Many will say that anonymity encourages reporting of bad parenting.  Probably true.  But then, it was an ethic used to terrible effect by the Stasi, too.  Is that where the UK has come to?  It is.

It's time Parliament put an end to entirely anonymous reporting of allegations against parents.  If complainants want their details withheld, the Data Protection Act 1998 already allows that with no difficulty.  If this practice were to end, then it would be easier for parents maliciously targeted by former partners, estranged spouses and neighbours with nothing else to do of a day, to tell Social Services who they think is responsible, and match that against what is often long-term harassing conduct by others, and often a matter of clear police record, too.

So long as Social Services redefine innocence by allowing completely anonymous accusations to be filed, parents - and their children - p and down the country remain at significant risk of further distress and harm.  After all, send a shirty letter to a parent that someone, somewhere has moaned about them, and chances are they won't be taking it very lightly.  It's an incredibly awful experience, sometimes pushing already stressed parents to the edge.

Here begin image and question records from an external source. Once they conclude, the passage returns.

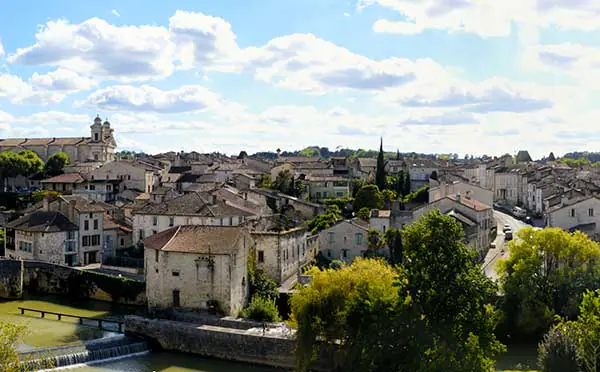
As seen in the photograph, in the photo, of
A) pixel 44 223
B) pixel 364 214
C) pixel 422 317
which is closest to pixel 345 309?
pixel 422 317

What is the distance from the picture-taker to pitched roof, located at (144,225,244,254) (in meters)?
40.6

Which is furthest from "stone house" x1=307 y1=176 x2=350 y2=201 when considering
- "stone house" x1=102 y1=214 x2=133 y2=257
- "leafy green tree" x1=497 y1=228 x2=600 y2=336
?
"leafy green tree" x1=497 y1=228 x2=600 y2=336

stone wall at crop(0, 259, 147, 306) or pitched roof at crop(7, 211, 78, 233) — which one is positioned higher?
pitched roof at crop(7, 211, 78, 233)

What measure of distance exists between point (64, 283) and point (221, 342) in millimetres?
20511

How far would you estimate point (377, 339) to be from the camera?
28406mm

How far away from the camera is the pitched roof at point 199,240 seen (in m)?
40.6

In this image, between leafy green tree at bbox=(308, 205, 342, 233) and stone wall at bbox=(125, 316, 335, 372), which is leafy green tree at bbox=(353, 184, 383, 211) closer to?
leafy green tree at bbox=(308, 205, 342, 233)

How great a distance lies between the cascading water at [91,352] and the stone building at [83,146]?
7094 cm

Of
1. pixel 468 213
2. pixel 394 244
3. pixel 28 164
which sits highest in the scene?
pixel 28 164

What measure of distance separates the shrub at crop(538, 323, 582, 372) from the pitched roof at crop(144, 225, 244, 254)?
1931 cm

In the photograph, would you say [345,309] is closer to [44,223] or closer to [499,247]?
[499,247]

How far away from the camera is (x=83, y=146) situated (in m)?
107

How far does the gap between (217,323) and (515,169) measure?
76.6 m

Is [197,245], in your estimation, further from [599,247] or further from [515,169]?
[515,169]
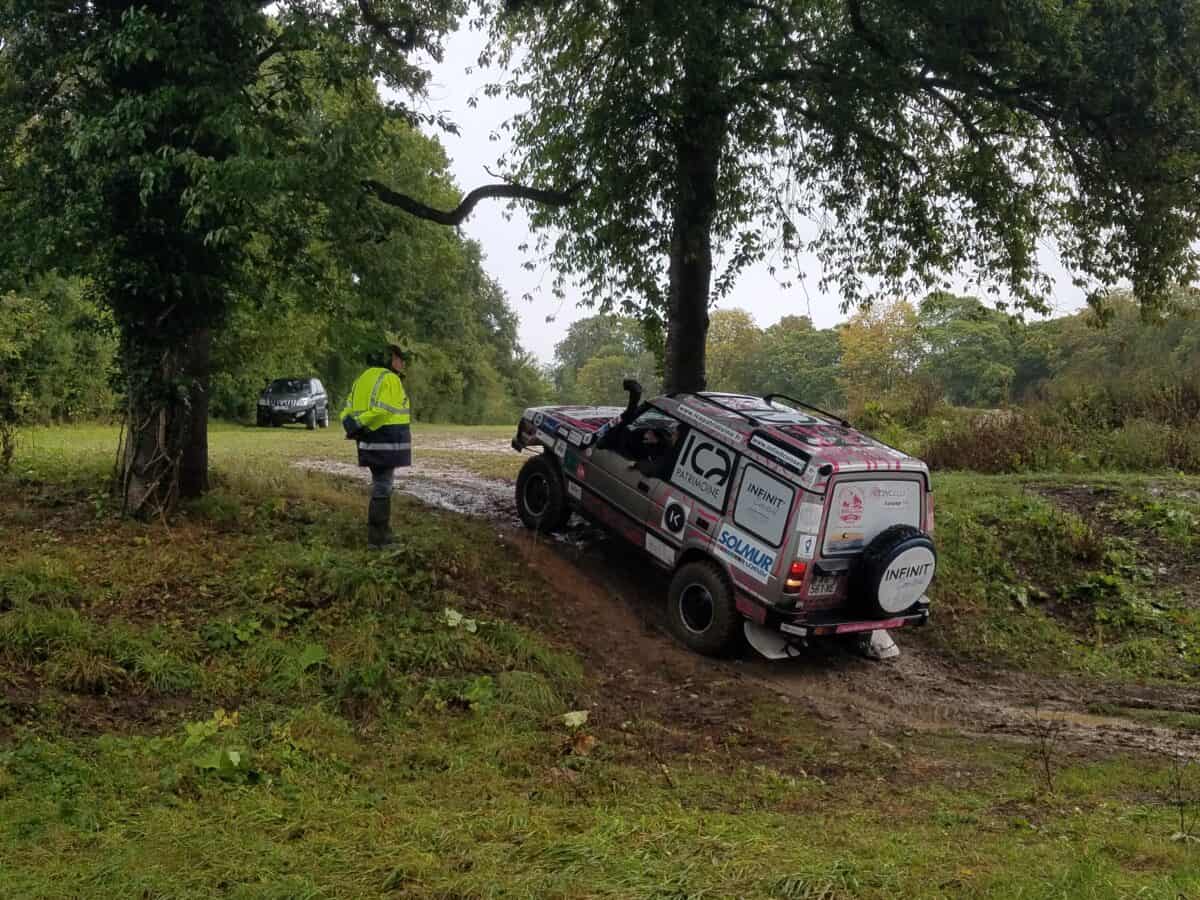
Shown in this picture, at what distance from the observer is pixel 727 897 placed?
11.5ft

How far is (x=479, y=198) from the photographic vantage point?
1216cm

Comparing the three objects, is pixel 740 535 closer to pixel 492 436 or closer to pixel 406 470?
pixel 406 470

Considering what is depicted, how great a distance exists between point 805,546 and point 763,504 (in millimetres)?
559

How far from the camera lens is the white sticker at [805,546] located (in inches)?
303

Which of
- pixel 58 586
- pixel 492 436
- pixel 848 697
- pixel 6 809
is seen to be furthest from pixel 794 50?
pixel 492 436

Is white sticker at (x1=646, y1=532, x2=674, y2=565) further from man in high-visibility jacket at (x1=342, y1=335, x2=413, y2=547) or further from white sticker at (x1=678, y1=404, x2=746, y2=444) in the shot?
man in high-visibility jacket at (x1=342, y1=335, x2=413, y2=547)

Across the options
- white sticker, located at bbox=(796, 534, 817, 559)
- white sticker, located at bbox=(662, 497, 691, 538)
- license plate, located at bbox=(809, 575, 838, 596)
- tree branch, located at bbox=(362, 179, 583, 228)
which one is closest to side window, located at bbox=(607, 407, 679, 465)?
white sticker, located at bbox=(662, 497, 691, 538)

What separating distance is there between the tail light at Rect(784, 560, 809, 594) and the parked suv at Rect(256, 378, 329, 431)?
20.9 m

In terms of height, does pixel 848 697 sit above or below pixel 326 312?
below

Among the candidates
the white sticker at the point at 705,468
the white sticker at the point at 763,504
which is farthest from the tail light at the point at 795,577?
the white sticker at the point at 705,468

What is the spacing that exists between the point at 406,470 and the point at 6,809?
10.4 metres

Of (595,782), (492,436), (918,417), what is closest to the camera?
(595,782)

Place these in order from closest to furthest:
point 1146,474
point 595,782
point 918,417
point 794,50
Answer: point 595,782 < point 794,50 < point 1146,474 < point 918,417

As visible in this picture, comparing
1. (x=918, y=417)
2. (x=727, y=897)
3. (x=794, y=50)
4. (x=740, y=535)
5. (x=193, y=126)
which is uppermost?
(x=794, y=50)
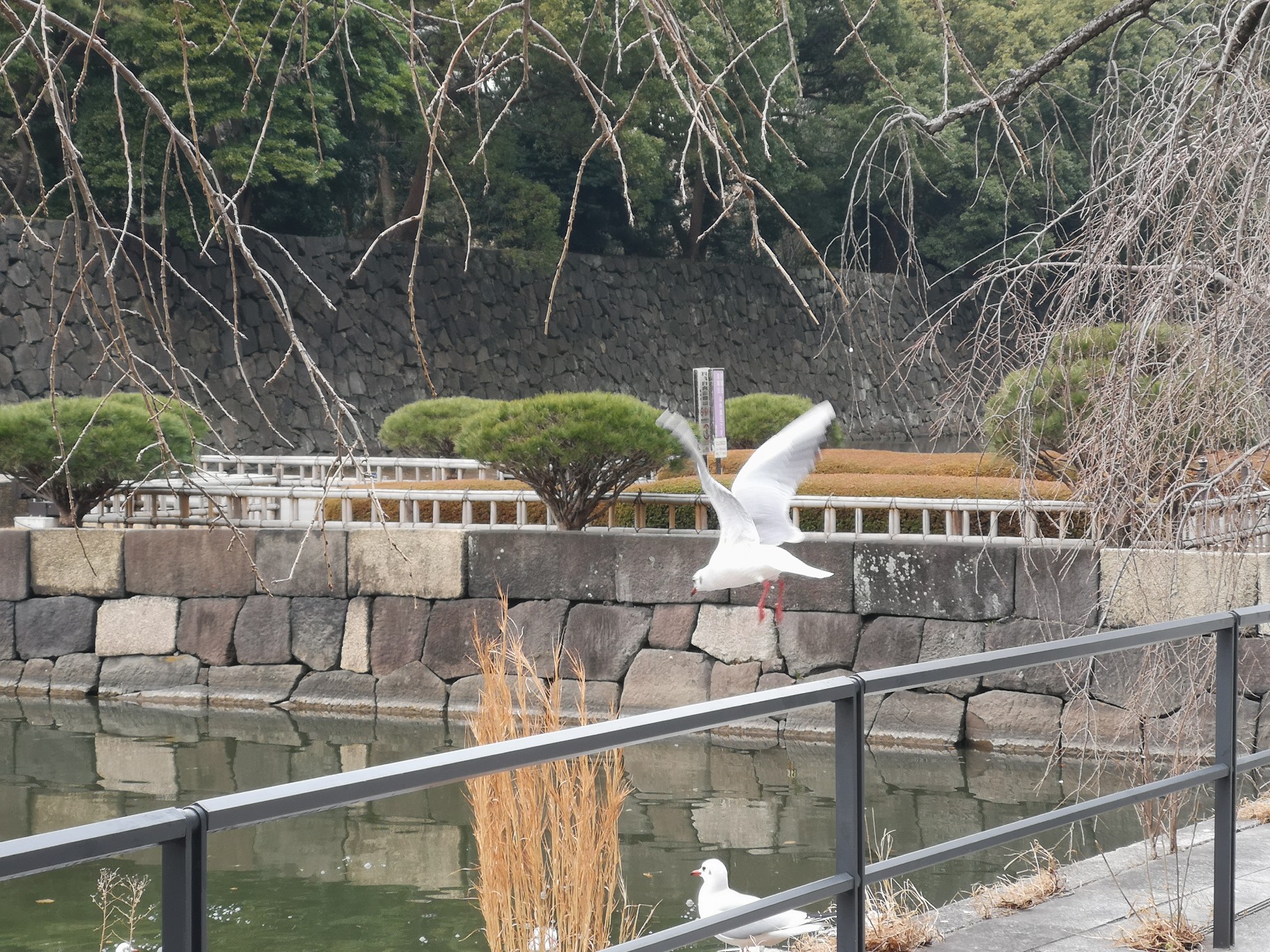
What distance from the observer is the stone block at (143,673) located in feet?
34.4

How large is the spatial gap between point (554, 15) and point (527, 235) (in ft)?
20.2

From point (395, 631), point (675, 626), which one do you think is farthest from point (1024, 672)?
point (395, 631)

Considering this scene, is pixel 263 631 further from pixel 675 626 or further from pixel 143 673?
pixel 675 626

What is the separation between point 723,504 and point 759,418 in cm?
967

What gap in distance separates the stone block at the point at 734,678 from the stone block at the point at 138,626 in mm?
4506

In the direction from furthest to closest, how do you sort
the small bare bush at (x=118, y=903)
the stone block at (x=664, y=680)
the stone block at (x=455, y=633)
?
the stone block at (x=455, y=633) → the stone block at (x=664, y=680) → the small bare bush at (x=118, y=903)

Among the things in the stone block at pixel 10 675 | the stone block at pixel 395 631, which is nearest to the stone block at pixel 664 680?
the stone block at pixel 395 631

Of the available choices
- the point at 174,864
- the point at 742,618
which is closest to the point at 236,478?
the point at 742,618

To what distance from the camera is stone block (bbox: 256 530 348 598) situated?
32.8ft

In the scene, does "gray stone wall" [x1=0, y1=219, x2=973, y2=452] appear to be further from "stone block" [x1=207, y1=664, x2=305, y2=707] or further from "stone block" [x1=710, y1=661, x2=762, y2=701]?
"stone block" [x1=207, y1=664, x2=305, y2=707]

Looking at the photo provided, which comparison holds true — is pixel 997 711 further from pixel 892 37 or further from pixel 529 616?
pixel 892 37

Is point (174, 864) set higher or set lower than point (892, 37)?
lower

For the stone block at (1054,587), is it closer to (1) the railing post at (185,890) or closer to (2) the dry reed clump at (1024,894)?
(2) the dry reed clump at (1024,894)

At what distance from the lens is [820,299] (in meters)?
30.5
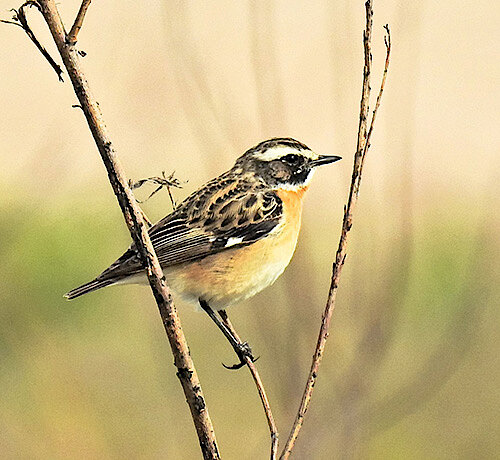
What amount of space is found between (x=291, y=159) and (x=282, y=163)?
0.16 ft

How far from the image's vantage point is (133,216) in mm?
1839

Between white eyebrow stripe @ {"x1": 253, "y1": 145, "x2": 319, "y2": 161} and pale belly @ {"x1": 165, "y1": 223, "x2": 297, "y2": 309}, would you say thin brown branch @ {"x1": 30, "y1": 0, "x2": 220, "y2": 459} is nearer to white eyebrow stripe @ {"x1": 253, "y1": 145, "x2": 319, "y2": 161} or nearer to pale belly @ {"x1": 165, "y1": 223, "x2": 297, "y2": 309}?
pale belly @ {"x1": 165, "y1": 223, "x2": 297, "y2": 309}

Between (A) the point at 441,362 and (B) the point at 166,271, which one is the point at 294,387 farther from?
(A) the point at 441,362

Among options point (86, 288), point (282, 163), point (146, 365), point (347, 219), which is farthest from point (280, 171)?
point (146, 365)

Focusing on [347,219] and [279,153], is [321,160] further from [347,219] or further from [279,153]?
[347,219]

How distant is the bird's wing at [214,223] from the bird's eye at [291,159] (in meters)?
0.15

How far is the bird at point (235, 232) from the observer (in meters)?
3.36

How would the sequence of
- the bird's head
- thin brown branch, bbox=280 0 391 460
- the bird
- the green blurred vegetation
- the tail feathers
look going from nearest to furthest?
thin brown branch, bbox=280 0 391 460 → the tail feathers → the bird → the bird's head → the green blurred vegetation

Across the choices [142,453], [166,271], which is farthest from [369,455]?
[166,271]

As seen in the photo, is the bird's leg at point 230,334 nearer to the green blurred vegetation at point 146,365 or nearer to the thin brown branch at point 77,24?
the thin brown branch at point 77,24

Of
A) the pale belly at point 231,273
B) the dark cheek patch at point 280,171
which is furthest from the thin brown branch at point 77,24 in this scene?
the dark cheek patch at point 280,171

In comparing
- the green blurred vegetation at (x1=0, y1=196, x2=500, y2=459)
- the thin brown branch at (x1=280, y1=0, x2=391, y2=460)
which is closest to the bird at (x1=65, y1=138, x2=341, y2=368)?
the thin brown branch at (x1=280, y1=0, x2=391, y2=460)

It's no good saying, on first complaint, that the "file is closed."  If anonymity is OK, then Social Services can't tell whether the first anonymous complaint wasn't also made by the same person as the second.  So, when they do get the second malicious complaint, they assume it's made independently of the first.  They have to, because nobody asks who's moaning.  This is just fundamentally wrong and ought never to have been allowed to become the default arse-covering, anti-rule of law system that operates daily in the UK. 

It is a shame on the British spirit of justice, no less.